The working group itself will not test or benchmark QE systems directly. Instead, it aims to develop evaluation guidance and testing “recipes” that enterprises, Language Solutions Integrators (LSIs), and researchers can apply when assessing QE systems on their own data and workflows.
The effort aims to create a structured evaluation approach similar in spirit to the Multidimensional Quality Metrics (MQM) framework, the widely used framework for assessing translation quality.
The initiative also aims to provide greater clarity for decision-makers and help localization professionals in conversations with internal stakeholders about QE adoption and evaluation.
The working group operates under the auspices of AMTA and is explicitly user-led. Membership is limited to QE users and researchers, and employees of companies that sell QE systems are excluded in order to maintain neutrality.
The group has been meeting since December 2025 and currently includes around 20 members from translation buyers, LSIs, and research organizations, according to working group coordinator Evelyn Yang Garland.
“All members are QE users or researchers and have pledged to be neutral and fair to all QE systems,” Garland told Slator. “QE vendors are not eligible for membership, but we plan to release our work products publicly later this year and welcome everyone’s feedback at that time,” she added.
Garland also said that the working group would welcome additional participants in the coming months, particularly translation buyers and LSIs interested in applying the framework to their own data and real-world projects.
“QE vendors are not eligible for membership, but we plan to release our work products publicly later this year and welcome everyone’s feedback at that time.” — Evelyn Yang Garland
The initiative runs from December 2025 through June 2026, with the group planning to present its results at the AMTA Conference in Québec City from August 31 to September 2, 2026. The outputs — including methodology recommendations and testing guidance — will be owned by AMTA and released under an open Creative Commons Attribution (CC BY 4.0) license, allowing others to reuse and build upon the work as long as proper attribution is given.

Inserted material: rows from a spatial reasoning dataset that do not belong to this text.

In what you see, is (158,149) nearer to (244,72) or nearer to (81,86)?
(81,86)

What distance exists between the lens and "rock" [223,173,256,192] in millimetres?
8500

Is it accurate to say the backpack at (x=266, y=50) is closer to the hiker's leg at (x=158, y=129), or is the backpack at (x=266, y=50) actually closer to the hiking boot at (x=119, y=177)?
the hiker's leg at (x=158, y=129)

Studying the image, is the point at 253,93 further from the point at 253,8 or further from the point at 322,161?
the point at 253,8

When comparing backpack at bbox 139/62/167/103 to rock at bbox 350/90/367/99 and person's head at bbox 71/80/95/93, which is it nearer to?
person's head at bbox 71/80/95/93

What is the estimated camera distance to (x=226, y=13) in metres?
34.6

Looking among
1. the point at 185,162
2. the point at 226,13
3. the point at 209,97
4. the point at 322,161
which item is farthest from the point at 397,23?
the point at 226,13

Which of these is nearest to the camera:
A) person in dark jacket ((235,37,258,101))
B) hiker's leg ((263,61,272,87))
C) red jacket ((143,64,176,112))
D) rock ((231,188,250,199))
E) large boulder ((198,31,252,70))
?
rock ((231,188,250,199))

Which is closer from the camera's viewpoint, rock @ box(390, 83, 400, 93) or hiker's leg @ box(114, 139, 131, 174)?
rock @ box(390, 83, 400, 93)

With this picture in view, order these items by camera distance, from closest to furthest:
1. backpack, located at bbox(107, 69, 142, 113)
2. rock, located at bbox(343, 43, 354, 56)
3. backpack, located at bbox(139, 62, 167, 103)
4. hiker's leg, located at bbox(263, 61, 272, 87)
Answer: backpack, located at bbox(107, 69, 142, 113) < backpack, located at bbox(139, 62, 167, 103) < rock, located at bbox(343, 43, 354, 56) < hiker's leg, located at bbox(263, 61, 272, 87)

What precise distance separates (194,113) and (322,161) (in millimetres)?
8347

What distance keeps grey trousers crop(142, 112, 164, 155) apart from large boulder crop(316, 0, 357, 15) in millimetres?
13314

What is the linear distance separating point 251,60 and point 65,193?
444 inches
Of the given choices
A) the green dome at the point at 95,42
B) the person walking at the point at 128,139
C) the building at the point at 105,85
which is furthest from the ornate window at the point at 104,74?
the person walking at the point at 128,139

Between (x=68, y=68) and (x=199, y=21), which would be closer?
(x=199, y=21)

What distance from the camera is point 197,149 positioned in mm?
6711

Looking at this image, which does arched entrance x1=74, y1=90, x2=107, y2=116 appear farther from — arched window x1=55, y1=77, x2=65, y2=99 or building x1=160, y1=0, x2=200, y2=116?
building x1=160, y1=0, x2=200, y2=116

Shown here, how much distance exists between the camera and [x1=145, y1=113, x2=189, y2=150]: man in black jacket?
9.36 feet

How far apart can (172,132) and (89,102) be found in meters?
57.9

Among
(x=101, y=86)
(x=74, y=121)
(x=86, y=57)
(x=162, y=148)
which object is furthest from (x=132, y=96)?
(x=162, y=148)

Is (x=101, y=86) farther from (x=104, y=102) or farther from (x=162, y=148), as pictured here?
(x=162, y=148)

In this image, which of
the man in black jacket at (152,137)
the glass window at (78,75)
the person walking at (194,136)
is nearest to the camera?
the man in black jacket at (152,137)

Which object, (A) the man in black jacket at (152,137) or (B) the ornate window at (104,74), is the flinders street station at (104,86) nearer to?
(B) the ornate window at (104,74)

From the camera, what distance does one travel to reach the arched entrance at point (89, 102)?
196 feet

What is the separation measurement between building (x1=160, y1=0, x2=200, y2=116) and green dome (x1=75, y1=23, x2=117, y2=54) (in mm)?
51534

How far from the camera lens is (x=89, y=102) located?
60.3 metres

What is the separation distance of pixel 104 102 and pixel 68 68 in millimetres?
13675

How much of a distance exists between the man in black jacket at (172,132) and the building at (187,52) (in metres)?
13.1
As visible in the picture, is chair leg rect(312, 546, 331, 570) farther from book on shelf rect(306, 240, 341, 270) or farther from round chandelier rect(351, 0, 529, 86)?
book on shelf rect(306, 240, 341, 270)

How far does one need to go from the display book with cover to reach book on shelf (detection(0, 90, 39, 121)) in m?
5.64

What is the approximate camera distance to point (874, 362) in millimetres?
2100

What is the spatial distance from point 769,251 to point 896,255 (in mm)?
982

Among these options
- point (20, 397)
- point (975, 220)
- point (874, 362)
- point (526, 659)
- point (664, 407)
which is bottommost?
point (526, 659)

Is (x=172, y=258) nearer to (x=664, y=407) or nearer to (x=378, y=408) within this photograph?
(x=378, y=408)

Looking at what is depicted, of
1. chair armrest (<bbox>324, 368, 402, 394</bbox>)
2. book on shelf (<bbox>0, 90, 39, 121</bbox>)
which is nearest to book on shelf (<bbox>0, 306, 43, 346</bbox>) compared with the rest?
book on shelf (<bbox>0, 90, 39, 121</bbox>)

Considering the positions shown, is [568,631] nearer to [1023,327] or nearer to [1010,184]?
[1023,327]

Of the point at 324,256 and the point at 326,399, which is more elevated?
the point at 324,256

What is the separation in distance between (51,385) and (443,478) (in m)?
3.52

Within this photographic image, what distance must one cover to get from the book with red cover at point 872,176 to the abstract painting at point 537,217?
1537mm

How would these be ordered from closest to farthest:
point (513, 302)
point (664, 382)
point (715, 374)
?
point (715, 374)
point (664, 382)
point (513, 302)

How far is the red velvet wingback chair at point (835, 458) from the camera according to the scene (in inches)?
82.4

“Assessing the quality of a translation, whether produced manually or automatically, has always been complex, challenging, and prone to subjectivity,” said Jay Marciano, President of AMTA, in a statement shared with Slator.
“With the advent of automatic quality assessment technologies, we […] now need unbiased methods for evaluating the success of those tools. And that is the aim of this working group,” he added.
The launch comes at a time when evaluation methods themselves are evolving, with growing research into LLM- and agent-based approaches to quality assessment.
“Assessing the quality of a translation, whether produced manually or automatically, has always been complex, challenging, and prone to subjectivity.” — Jay Marciano, President, AMTA
As automated evaluation becomes more sophisticated and QE systems become more embedded in enterprise AI translation workflows, the absence of standardized evaluation methods for these systems has become more visible.
The AMTA initiative could help bring greater transparency and comparability to a growing segment of the language AI stack.